=== ページ抜粋 ===

Lectioのビジネス書読書会にて課題図書として読む機会を得ました.
『ネガティブ思考こそ最高のスキル』/オリバー・バークマン著になります.

去年(2022年)には同じ著者の『限りある時間の使い方』も読んでいました.こちらの本では,時間に対する考え方を変更するよう促されるような書きぶりでとても示唆的だったのを覚えています.いわゆるタイムマネジメント本の考え方へのアンチテーゼになっていました.つまり一生懸命に時間をハックして生産性を上げようとしても限界があるという素朴かつ現実的な実感から,再び時間について考え直してみようという試みだったように思います.

今回,同じ著者の本書を読むにあたり,とても期待を持って読み始めました.結論から言うと,概ね著者の考えに同意することが多かったなと思います.なるほどと新鮮な発見をする部分もありつつ,自分の場合,仏教思想や東洋思想の世界観や人間観を文学作品を含めて知っていたため,イギリスの作家である著者がテーマに対して仏教思想の影響を受けているのだなと興味深く感心する部分も多かったです.

まず,率直な印象として,本書の邦題について言及したいと思います.
『ネガティブ思考こそ最高のスキル』

このタイトルから多くの読者は,「ネガティブ思考」の効用を知り,それが幸福になるための「スキル」として紹介されていくという想像をするかと思います.
それは自己啓発本によくある「ポジティブ思考」に対置する形で,反対側の優位を論として展開していくのだろうと….しかし,実際の記述内容はそのような新しいスキルやHOW TOを紹介するものではないです.なので少し著者の言いたいことの焦点がつかみにくいという印象が続くかも知れません.
(実際,読書会の参加者の皆さんにも共通した感想としてありましたww)

原著のタイトルは以下になります.

=== 元データ ===

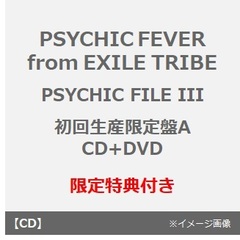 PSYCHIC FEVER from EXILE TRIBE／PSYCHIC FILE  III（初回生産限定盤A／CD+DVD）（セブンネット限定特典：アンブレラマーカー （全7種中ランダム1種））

===

**やるべきこと**
上のページ抜粋のうち、「去年(2022年)には同じ著」から「まず,率直な印象として,本書の邦題について言及したいと思います.」までの箇所を一字も変えずに返してください。

**この課題の解答**
去年(2022年)には同じ著者の『限りある時間の使い方』も読んでいました.こちらの本では,時間に対する考え方を変更するよう促されるような書きぶりでとても示唆的だったのを覚えています.いわゆるタイムマネジメント本の考え方へのアンチテーゼになっていました.つまり一生懸命に時間をハックして生産性を上げようとしても限界があるという素朴かつ現実的な実感から,再び時間について考え直してみようという試みだったように思います.

今回,同じ著者の本書を読むにあたり,とても期待を持って読み始めました.結論から言うと,概ね著者の考えに同意することが多かったなと思います.なるほどと新鮮な発見をする部分もありつつ,自分の場合,仏教思想や東洋思想の世界観や人間観を文学作品を含めて知っていたため,イギリスの作家である著者がテーマに対して仏教思想の影響を受けているのだなと興味深く感心する部分も多かったです.

まず,率直な印象として,本書の邦題について言及したいと思います.